This is a roundup post, mostly for myself so I can have a short record of where people wrote or talked about the book.
I was on NPR’s All Things Considered on Monday, talking with Robert Siegel about various pieces of How Not To Be Wrong. I liked that Siegel’s questions mostly started by reading a couple of sentences from the book. The point, after all, is to give some impression of what the book’s like, not what I’m like.
More radio: I did a half hour live on WPR’s Central Time, even getting to answer some call-in questions.
I did a live chat at io9 (the science/SF wing of Gawker) where I answered questions people posted in comments. Good questions! I think I covered them all.
Sarah Gray interviewed me in Salon. The format is unusual; it looks like they printed direct transcriptions of the recorded interview, with all my pauses and runon sentences and “like”s intact. E.G. I say
Yeah. In essence math is in the humanities, in the sense that it is a fundamental part of the human condition, it’s a fundamental part of what makes us human, always has been. Imagining people not thinking mathematically is like thinking about people not making music. We’ve been doing it since there was civilization and we always will be doing it. It’s like one of the central activities that we undertake. And obviously there are people who do it more and people who do it less. And there are people who call themselves unmusical but they’re probably not completely unmusical right? So I would obviously, I would hope that those things would not be in opposition and I don’t think they have to be.
Which is indeed what I said! But recorded more faithfully than is usual.
On Slate, I’ve got a series of blog entries going up, most of which are partly excerpted from the book. Here’s the first one, in which I defend the much-maligned term “number sentence.” Probably best that Slate didn’t like my proposed headline, “You’re Goddamn Right It’s a Number Sentence!”

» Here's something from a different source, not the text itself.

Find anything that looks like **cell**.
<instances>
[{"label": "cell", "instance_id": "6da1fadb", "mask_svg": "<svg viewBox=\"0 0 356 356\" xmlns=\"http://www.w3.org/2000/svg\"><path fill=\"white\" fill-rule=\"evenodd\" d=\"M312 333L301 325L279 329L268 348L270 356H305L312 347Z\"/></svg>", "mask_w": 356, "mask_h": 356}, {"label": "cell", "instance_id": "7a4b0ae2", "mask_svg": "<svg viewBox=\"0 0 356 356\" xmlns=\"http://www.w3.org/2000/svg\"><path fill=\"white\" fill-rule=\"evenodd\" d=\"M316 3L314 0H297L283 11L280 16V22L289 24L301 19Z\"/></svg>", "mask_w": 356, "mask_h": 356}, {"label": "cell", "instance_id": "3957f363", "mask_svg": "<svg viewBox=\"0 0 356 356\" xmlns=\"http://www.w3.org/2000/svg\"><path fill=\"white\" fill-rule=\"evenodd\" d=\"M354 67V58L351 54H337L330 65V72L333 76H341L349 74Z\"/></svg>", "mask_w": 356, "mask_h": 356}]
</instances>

Jonathan Wai, a big-time researcher on gifted kids, pushes back on my WSJ article in Psychology Today. I don’t think we actually disagree so much; in particular, he’s right that we don’t do much to nurture the many talented kids who, unlike me, grow up far away from money and universities. I thought online education might be the answer to this but now I’m not sure.
The Sunday Times (the England one, not the New York one) interviewed me and ran a short piece about the book (paywalled.) The Times wrote a bit about my treatment of George Stigler’s slogan, “If you never miss a plane, you’re spending too much time in airports.” Picking up on that, all the other British newspapers wrote stories about how an American mathematician had worked out a new formula for the optimal time to get to the airport! The Daily Mail piece is typical. Then I was denounced in the Independent for being a hyperrational efficiency expert. Eventually Andy Kiersz in Business Insider wrote something about the modest claims the book actually makes…
As I write, How Not To Be Wrong is the 49th best-selling book on Amazon!